>> START Excerpt to read

The present invention is defined by the appended claims with specific embodiments being shown in the attached drawings. For the purpose of summarizing the invention, the invention relates to an improved A mechanical engine driven water pump for converting energy from an input heat source to a reciprocating mechanical output for powering the water pump. The mechanical reciprocating engine comprises an engine housing extending between a first and a second end. An engine bore is defined in the engine housing. An input port and an output port extend through the engine housing to communicate with said engine bore. An engine piston is disposed in the engine bore. An engine valve assembly is slidably mounted to the engine piston for communicating the input port and the output port with opposed sides of the engine piston for effecting reciprocal motion of the engine piston. A piston shaft connects the reciprocal motion of the engine piston to the reciprocating mechanical output. A stuffing box is interposed between the mechanical reciprocating engine and the reciprocating mechanical output for providing a positive seal for the mechanical reciprocating engine.

>> END Excerpt to read
>> START Source excerpt

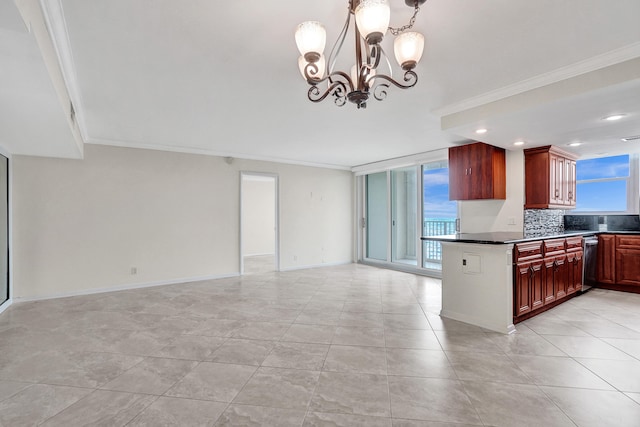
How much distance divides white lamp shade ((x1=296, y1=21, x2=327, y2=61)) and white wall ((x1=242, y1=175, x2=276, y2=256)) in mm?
7670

>> END Source excerpt

Problem details
Please resume the water pump passage from the point where it stops. You won't need the lines for this.

Result
The heat source comprises a differential in a fluid temperature. The heat source may comprise a solar heat source, a geothermal heat source, a byproduct heat source or an external burning of a petroleum product. Preferably, the reciprocating mechanical output comprises a water pump.

In one embodiment of the invention, the engine valve assembly comprises a shuttle valve slidably mounted within the engine piston. The shuttle valve has an internal tube bore communicating with opposed first and second sides of the engine piston. A spring loaded toggle urges the shuttle valve into a first and a second toggle position. A mechanical actuator actuates sequentially the spring loaded toggle into one of the first and a second position to communicate the input port with sequentially the opposing first and second sides of the engine piston for effecting reciprocal motion of the engine piston.

In a more specific embodiment of the invention, the stuffing box includes plural diaphragms for providing the positive seal for the mechanical reciprocating engine.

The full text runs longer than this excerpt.